Ford tend to bring in the new styling model by model rather than changing the looks of all the cars at once. The new KA is going to be one of the first with the next design cues for Ford cars ending the 'Kinetic Design'.


----------



## Starbuck88 (Nov 12, 2013)

SteveyG said:


> Ford tend to bring in the new styling model by model rather than changing the looks of all the cars at once. The new KA is going to be one of the first with the next design cues for Ford cars ending the 'Kinetic Design'.


Well let us all look forward to awful replacements of the other models then too  :lol:


----------



## SteveyG (Apr 1, 2007)

Starbuck88 said:


> Well let us all look forward to awful replacements of the other models then too  :lol:


Nobody likes change


----------



## Starbuck88 (Nov 12, 2013)

SteveyG said:


> Nobody likes change


I like change, when it's for the better.

Progression should be the word here but I don't see it in this car, not in the styling department anyway.

Might be a brilliant car under the way it looks but threads like this....that's all we have, the looks.


----------



## Starbuck88 (Nov 12, 2013)

Steve said:


> Progression?
> 
> It looks like a mondeo on a hot wash.

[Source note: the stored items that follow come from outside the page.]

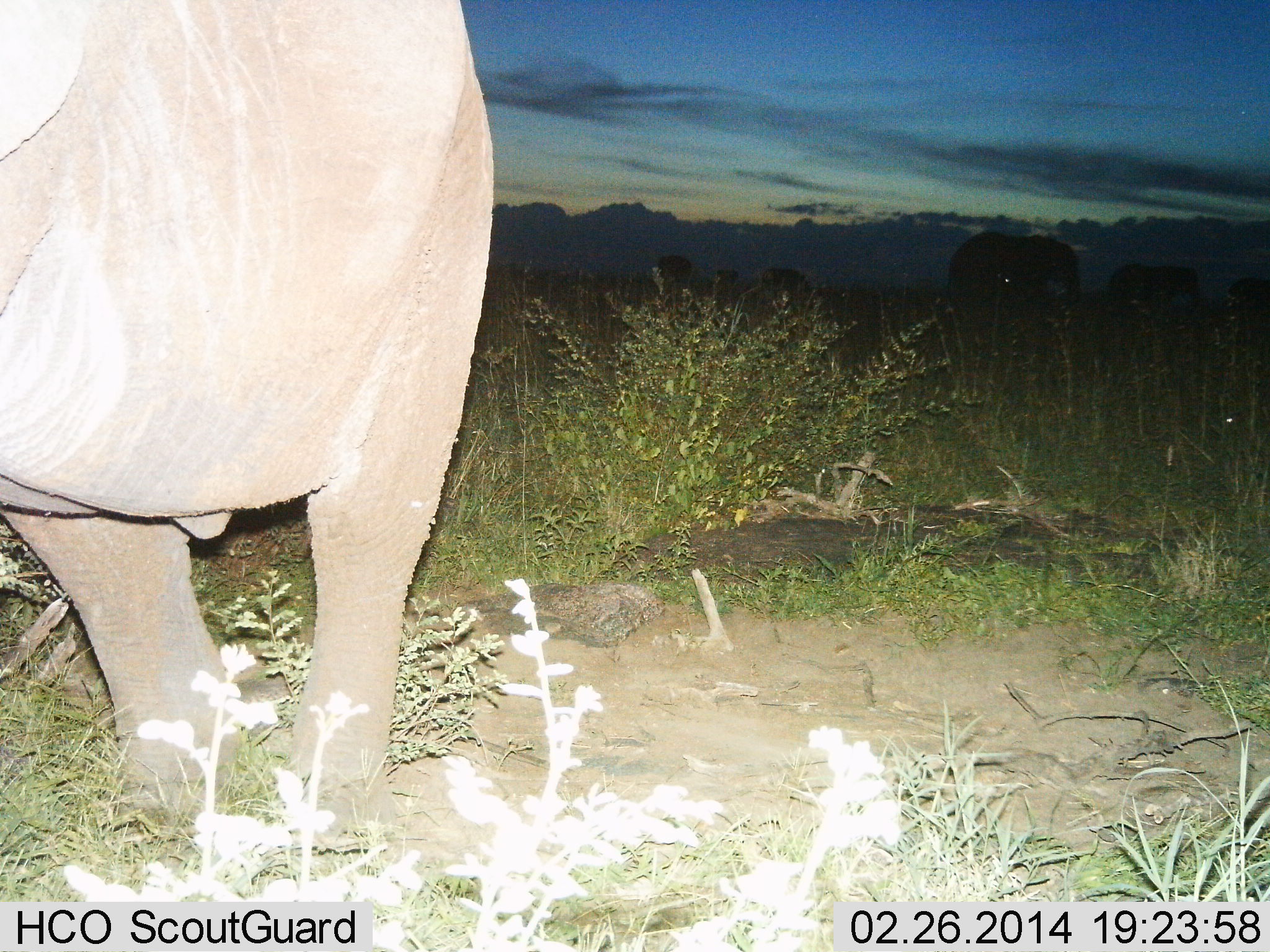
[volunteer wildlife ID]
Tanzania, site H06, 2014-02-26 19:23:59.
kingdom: Animalia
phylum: Chordata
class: Mammalia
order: Proboscidea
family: Elephantidae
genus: Loxodonta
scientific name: Loxodonta africana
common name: african bush elephant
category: elephant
Elephant (african bush elephant) (Loxodonta africana), count 3. Behavior (volunteer vote fractions): standing 90%, resting 0%, moving 10%, interacting 10%. Young present (vote fraction): 10%. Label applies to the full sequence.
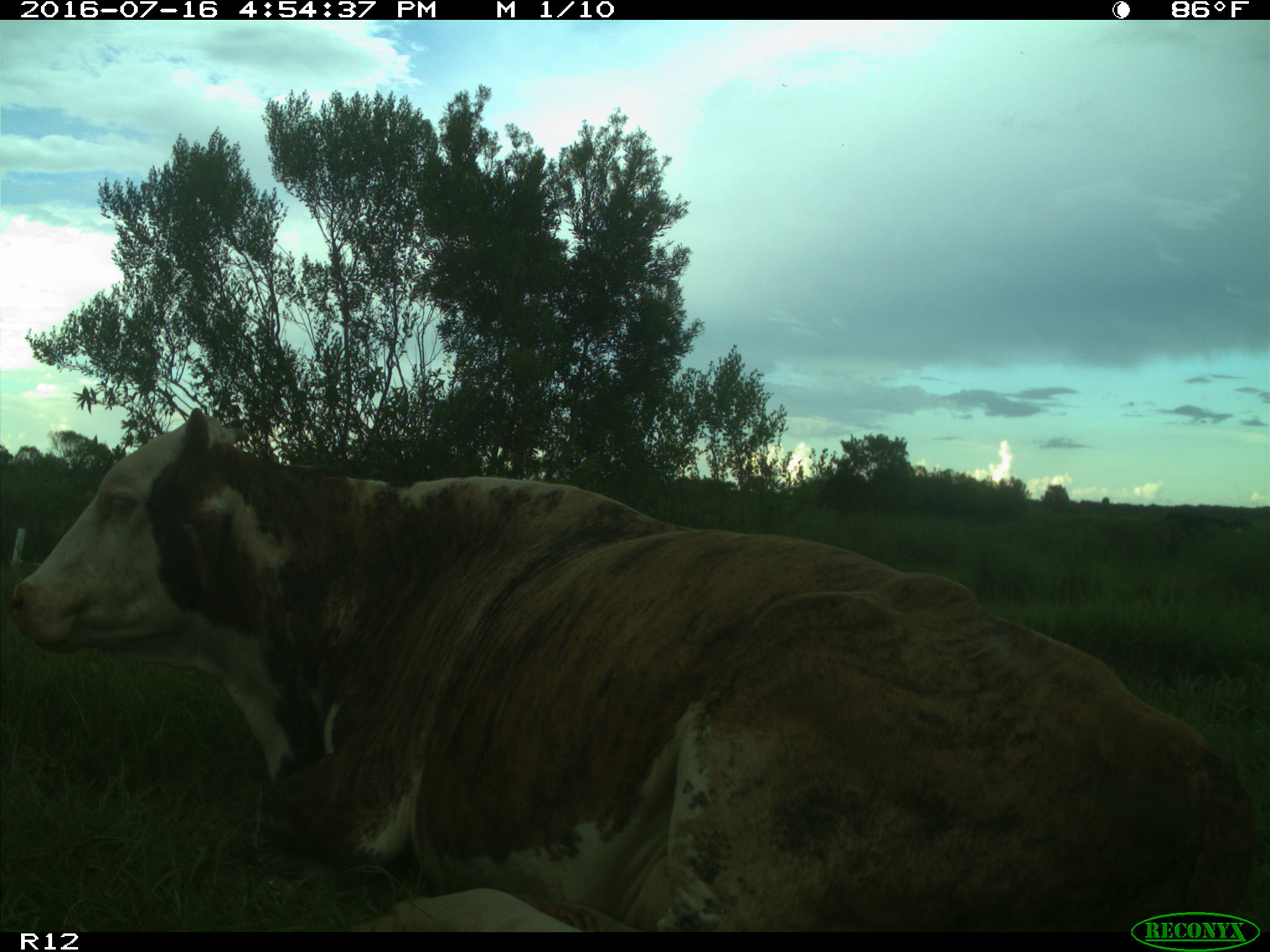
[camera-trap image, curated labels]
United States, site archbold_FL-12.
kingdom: Animalia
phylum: Chordata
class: Mammalia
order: Artiodactyla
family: Bovidae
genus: Bos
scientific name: Bos taurus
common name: domestic cow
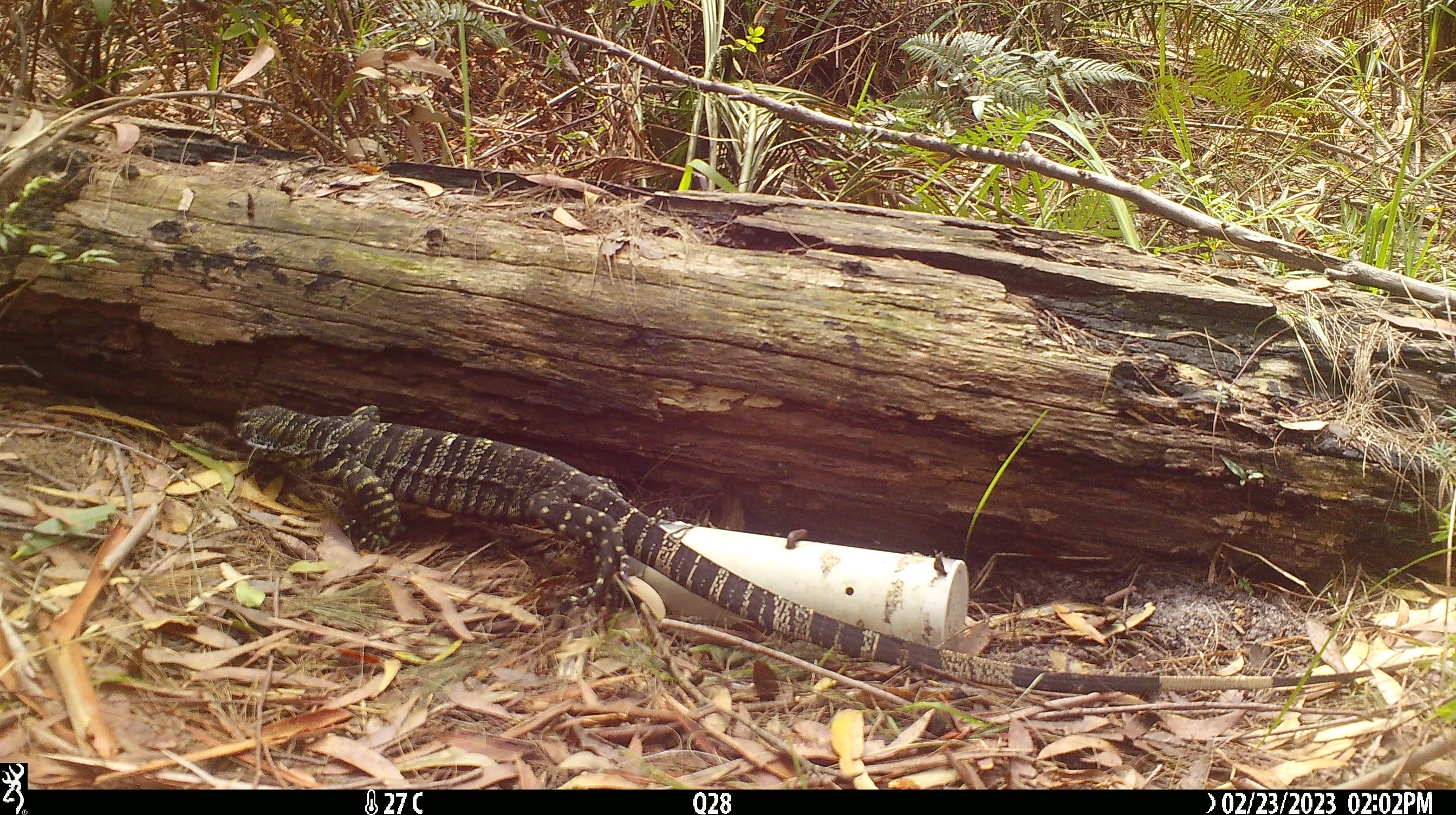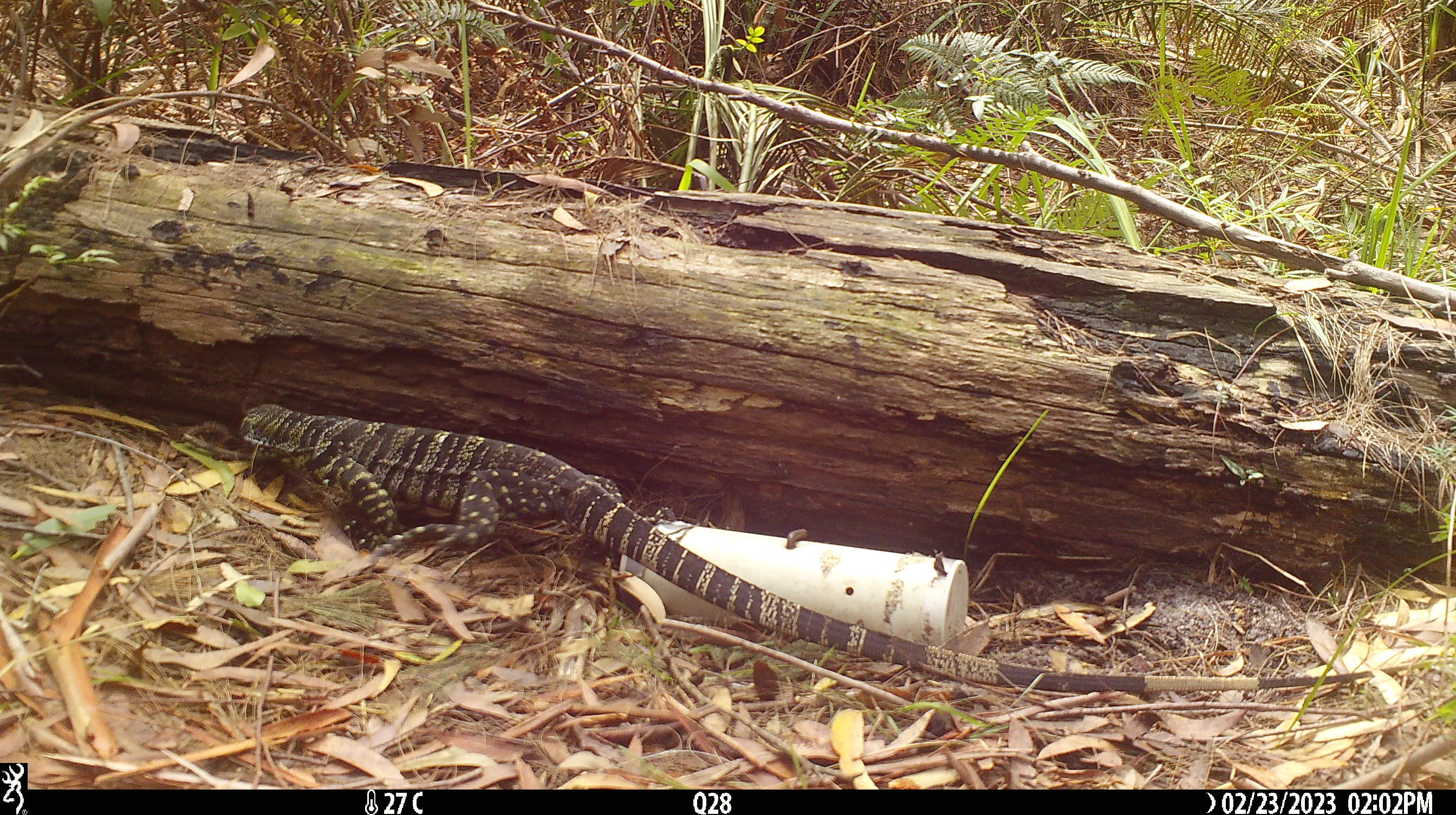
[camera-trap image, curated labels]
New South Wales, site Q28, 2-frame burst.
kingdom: Animalia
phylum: Chordata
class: Reptilia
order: Squamata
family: Varanidae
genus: Varanus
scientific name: Varanus varius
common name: lace monitor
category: goanna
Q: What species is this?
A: Goanna (lace monitor) (Varanus varius).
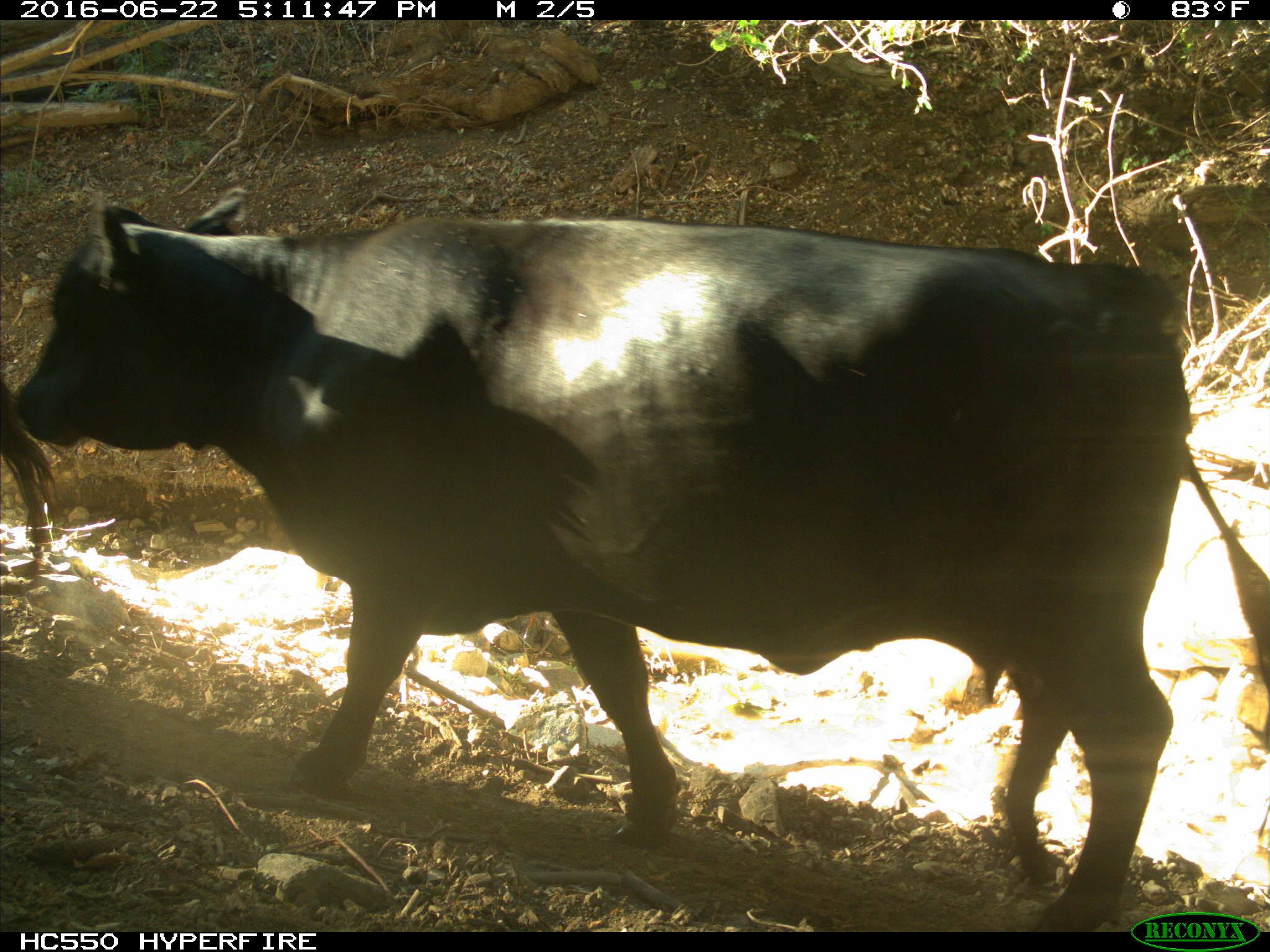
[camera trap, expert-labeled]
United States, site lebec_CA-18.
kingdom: Animalia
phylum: Chordata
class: Mammalia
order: Artiodactyla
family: Bovidae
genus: Bos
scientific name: Bos taurus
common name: domestic cow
Bos taurus (domestic cow).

No progression at all... Just copys?


erm....exactly....


----------



## Oldsparky (Jun 18, 2014)

Another boxy thing how totally boring no thanks!!


----------



## Steve (Mar 18, 2014)

Starbuck88 said:


> erm....exactly....


Post removed I mis read what you were saying

my badddddd :car:


----------



## ffrs1444 (Jun 7, 2008)

Looks like a polo on the side and a Kia at the front


----------